Following tcpdump shows cluster member 1 (00:00:00:00:fe:00) and cluster member 2 (00:00:00:00:fe:01) both are sending 8116 CCP packets. That is normal. If you only see one sending, you will have to check another one’s switch port vlan configuration. You may miss one vlan on switch trunk port, which has happened to me.
17. Permanent Change Global Kernel Parameters Value Global kernel parameters exist to control (customize) the behavior of Security Gateway (kernel parameters are located in $FWDIR/boot/modules/fw*mod* kernel modules).
This control (customization) can be done on-the-fly using the fw ctl set int command (change takes effect immediately). However, the value of the kernel parameter returns to its default value after a reboot. At times, it may be required to control (customize) the behavior of Security Gateway permanently.
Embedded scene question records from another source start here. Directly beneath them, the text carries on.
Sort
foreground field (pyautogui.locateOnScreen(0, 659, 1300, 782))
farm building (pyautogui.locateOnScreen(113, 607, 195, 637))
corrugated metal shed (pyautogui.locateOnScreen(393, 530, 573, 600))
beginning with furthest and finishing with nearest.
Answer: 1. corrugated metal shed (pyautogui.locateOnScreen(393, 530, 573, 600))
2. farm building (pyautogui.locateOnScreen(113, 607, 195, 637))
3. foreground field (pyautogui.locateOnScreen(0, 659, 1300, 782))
In addition, it is necessary for some kernel parameters to be changed upon boot. fwkern.conf file is the one which holds all those kernel parameters value. If it is not existing in your system, you will need to create it manually.
The Security Gateway must be rebooted after any change in the $FWDIR/boot/modules/fwkern.conf file.